--- Records ---
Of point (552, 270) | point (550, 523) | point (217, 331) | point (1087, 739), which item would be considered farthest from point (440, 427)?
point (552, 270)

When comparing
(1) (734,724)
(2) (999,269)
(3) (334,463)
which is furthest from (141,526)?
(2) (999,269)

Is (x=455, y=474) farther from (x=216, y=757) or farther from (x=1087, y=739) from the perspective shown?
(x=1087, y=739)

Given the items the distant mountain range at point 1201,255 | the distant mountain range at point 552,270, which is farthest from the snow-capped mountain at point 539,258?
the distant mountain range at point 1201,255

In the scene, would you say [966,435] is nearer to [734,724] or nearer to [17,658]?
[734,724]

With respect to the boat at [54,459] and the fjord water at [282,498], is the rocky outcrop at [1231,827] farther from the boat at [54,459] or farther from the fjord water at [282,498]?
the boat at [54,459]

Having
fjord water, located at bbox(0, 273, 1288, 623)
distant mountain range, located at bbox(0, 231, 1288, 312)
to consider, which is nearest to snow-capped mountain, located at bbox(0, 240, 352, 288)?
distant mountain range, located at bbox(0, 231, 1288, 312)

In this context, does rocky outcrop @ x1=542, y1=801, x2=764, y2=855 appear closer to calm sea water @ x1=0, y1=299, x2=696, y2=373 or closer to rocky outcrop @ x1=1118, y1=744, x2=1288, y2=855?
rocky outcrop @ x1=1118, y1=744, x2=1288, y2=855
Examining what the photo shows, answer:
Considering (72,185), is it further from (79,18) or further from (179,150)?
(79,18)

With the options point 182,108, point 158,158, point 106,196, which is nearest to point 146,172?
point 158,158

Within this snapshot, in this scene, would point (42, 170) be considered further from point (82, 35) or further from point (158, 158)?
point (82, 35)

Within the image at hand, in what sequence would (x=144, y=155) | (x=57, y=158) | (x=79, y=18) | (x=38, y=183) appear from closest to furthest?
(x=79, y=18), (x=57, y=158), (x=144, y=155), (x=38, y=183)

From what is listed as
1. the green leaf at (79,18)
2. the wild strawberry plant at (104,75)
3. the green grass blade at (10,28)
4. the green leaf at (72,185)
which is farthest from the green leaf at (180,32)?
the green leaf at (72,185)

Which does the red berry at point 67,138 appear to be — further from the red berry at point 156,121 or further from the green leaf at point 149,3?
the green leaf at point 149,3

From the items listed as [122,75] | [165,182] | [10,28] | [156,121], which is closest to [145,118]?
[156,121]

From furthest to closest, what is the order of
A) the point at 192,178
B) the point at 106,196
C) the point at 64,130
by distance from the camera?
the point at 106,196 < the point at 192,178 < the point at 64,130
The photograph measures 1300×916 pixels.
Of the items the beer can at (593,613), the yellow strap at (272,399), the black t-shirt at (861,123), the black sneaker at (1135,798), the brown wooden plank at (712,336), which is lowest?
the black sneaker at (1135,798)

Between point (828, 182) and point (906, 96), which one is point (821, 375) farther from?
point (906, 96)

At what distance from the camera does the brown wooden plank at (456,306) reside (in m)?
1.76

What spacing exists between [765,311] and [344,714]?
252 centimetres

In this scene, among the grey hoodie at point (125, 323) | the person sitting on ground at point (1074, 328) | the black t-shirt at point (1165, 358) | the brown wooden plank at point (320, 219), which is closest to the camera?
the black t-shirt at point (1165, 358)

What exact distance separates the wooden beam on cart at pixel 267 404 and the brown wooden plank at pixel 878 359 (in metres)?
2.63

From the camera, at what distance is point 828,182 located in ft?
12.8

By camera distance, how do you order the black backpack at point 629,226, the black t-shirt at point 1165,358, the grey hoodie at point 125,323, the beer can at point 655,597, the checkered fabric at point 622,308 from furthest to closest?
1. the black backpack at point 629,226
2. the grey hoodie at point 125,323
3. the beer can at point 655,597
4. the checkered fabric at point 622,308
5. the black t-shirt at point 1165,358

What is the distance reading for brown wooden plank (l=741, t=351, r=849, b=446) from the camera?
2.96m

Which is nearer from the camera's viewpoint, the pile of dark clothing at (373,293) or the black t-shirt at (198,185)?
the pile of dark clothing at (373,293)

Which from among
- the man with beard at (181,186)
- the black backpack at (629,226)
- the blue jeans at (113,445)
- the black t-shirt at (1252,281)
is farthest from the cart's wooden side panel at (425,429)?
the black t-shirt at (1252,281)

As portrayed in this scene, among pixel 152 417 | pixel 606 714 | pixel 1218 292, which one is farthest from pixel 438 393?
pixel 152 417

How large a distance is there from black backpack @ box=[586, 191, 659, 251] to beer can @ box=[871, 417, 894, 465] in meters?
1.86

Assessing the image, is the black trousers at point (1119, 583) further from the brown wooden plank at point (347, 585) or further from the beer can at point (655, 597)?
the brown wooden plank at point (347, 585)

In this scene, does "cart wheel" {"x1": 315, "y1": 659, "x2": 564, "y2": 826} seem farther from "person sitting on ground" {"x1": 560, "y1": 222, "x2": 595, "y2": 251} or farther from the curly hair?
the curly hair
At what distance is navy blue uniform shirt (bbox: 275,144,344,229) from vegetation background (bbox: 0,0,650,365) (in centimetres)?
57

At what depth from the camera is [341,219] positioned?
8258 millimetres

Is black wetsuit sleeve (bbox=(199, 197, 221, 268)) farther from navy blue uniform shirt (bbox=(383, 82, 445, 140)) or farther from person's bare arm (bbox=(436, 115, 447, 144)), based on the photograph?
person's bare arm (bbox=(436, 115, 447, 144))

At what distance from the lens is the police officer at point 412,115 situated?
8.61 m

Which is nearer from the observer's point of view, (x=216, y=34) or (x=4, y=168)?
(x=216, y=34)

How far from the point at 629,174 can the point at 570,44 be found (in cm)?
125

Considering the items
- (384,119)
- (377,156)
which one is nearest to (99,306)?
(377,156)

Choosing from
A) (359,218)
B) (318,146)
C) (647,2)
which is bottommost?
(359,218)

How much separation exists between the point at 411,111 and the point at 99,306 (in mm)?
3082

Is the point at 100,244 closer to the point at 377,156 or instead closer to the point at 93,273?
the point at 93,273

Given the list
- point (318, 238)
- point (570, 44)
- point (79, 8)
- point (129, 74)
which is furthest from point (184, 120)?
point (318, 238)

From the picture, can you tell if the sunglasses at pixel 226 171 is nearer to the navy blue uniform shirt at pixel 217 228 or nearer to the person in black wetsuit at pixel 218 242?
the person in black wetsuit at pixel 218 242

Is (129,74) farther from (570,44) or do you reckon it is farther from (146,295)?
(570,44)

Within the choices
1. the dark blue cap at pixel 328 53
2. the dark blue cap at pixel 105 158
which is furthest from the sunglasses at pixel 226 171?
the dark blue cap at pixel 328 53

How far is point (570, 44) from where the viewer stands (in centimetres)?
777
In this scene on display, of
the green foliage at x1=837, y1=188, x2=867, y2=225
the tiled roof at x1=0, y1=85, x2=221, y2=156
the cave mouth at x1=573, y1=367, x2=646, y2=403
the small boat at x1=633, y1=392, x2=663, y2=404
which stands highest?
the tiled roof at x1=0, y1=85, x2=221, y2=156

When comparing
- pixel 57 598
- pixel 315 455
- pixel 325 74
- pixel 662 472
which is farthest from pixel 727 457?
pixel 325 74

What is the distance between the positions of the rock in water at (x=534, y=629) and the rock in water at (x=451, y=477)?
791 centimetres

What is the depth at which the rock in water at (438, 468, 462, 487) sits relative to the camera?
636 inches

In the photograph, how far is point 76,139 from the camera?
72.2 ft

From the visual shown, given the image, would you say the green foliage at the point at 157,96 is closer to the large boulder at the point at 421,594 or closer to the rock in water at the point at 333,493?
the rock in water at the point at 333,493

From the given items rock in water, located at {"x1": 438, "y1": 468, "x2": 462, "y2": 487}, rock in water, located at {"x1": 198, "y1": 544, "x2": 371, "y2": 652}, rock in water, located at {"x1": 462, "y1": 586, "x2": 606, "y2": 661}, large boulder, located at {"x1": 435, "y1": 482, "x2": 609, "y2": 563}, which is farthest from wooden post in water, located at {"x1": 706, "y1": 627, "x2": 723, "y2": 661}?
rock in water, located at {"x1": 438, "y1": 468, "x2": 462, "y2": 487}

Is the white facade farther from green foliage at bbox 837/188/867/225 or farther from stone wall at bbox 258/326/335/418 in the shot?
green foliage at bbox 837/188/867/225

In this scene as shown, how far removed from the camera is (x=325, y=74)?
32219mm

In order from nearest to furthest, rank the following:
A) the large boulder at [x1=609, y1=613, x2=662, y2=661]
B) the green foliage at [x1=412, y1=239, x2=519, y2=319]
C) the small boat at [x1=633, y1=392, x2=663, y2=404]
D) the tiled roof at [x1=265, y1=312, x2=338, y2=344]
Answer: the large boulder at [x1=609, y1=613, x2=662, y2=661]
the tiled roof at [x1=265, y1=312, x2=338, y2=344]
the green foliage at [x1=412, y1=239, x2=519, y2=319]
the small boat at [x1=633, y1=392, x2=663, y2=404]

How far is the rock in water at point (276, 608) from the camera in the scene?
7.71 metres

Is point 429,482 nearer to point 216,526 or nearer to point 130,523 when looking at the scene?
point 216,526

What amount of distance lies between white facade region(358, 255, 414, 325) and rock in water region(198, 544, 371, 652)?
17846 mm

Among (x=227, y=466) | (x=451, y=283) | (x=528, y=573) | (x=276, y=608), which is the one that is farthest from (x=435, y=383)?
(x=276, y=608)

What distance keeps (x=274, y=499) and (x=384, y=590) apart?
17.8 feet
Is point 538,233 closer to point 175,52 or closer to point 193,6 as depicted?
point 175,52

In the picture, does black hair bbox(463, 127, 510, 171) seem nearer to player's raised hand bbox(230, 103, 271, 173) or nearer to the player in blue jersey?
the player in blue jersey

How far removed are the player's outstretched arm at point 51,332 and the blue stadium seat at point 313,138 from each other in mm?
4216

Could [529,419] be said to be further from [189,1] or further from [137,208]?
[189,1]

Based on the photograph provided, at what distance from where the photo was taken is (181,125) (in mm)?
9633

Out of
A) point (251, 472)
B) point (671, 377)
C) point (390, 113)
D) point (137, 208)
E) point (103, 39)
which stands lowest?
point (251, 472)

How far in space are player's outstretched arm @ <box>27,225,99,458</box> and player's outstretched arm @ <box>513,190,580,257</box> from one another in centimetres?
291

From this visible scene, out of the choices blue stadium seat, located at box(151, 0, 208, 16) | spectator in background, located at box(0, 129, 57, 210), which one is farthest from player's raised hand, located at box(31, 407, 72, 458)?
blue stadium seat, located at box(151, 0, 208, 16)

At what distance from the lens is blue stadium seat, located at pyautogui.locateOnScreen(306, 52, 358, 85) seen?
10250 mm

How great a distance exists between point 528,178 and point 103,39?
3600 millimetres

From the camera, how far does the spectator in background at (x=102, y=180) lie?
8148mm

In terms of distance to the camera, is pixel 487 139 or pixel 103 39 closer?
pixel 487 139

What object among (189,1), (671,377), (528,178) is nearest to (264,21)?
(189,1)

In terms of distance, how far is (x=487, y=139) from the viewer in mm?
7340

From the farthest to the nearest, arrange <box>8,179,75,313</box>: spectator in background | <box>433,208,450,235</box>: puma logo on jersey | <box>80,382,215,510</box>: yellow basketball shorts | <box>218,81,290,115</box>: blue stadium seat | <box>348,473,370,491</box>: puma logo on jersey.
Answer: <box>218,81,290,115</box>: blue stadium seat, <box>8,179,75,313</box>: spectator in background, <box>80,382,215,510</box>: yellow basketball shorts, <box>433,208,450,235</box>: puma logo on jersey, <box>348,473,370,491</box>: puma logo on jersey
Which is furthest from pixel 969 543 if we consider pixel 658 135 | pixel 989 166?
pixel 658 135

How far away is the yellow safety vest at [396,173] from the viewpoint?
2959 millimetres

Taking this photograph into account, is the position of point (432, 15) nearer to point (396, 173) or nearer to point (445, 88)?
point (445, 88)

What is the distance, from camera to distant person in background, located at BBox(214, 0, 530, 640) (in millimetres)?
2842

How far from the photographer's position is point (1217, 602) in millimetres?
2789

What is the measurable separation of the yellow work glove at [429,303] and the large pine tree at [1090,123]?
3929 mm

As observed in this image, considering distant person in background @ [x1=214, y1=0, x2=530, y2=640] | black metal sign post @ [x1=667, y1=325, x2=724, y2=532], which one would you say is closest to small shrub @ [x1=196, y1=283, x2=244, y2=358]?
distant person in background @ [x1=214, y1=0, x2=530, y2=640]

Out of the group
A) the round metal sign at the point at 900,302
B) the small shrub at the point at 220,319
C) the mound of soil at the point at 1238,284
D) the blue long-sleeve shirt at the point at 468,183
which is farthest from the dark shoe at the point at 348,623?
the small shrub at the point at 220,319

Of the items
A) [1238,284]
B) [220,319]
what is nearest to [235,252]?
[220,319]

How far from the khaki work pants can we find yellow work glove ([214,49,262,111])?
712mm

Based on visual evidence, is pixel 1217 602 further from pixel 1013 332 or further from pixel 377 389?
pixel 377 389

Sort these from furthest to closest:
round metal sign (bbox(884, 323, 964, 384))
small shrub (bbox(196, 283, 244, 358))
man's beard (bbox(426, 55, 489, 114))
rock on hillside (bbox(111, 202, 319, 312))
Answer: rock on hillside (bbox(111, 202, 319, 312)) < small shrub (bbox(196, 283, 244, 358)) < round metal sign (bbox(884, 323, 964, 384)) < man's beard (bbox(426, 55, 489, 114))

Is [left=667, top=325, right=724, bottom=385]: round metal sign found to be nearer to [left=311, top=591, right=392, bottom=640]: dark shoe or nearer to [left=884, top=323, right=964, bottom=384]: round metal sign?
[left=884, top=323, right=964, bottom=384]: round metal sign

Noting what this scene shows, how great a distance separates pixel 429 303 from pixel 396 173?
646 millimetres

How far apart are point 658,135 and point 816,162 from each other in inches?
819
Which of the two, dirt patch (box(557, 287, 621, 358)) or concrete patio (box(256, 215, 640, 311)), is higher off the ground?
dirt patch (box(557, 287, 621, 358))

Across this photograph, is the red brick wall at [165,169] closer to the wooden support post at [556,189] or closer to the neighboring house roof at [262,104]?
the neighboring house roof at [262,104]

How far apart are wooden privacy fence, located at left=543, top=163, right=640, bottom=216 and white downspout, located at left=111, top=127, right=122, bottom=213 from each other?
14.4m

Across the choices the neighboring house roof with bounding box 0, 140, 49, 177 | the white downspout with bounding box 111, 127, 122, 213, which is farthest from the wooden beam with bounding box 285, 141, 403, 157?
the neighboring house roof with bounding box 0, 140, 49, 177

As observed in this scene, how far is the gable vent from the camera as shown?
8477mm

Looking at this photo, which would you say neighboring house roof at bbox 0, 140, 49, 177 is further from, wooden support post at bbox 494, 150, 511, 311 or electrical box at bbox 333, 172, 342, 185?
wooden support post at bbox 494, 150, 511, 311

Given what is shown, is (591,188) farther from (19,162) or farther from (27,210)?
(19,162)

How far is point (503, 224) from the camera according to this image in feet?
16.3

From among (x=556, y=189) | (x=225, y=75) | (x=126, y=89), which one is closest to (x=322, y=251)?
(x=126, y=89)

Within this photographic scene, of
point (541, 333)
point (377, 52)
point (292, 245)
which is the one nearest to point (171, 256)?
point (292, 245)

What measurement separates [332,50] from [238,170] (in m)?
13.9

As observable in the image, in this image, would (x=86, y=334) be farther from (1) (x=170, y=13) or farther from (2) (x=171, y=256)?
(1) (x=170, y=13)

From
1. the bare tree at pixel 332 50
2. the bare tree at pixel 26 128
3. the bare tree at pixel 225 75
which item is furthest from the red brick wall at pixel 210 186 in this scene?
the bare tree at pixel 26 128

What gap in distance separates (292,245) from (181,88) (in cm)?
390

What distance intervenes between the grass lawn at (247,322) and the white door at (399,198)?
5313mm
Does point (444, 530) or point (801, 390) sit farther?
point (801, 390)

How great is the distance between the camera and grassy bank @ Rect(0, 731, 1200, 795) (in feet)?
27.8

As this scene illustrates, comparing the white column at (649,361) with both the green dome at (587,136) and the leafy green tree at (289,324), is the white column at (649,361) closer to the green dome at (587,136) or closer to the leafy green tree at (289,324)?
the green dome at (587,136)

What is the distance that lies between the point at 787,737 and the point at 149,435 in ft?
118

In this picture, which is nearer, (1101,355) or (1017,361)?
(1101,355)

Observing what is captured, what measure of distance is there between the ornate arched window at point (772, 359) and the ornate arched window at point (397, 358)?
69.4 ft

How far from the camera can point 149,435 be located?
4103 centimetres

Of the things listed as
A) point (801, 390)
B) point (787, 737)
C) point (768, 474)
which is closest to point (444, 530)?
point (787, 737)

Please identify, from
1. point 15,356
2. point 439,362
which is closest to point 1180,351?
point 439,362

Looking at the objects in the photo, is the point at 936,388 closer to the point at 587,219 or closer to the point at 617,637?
---
Please quote exactly the lines from the one containing "How far from the camera" through the last line of the records above, both included, and nothing else.

How far from the camera can point 149,435 be located?
4103 centimetres

Of the things listed as
A) point (801, 390)
B) point (787, 737)
C) point (768, 474)
which is closest to point (444, 530)?
point (787, 737)

Please identify, from
1. point 15,356
2. point 439,362
which is closest to point 1180,351?
point 439,362

Looking at the objects in the photo, is the point at 936,388 closer to the point at 587,219 or closer to the point at 617,637?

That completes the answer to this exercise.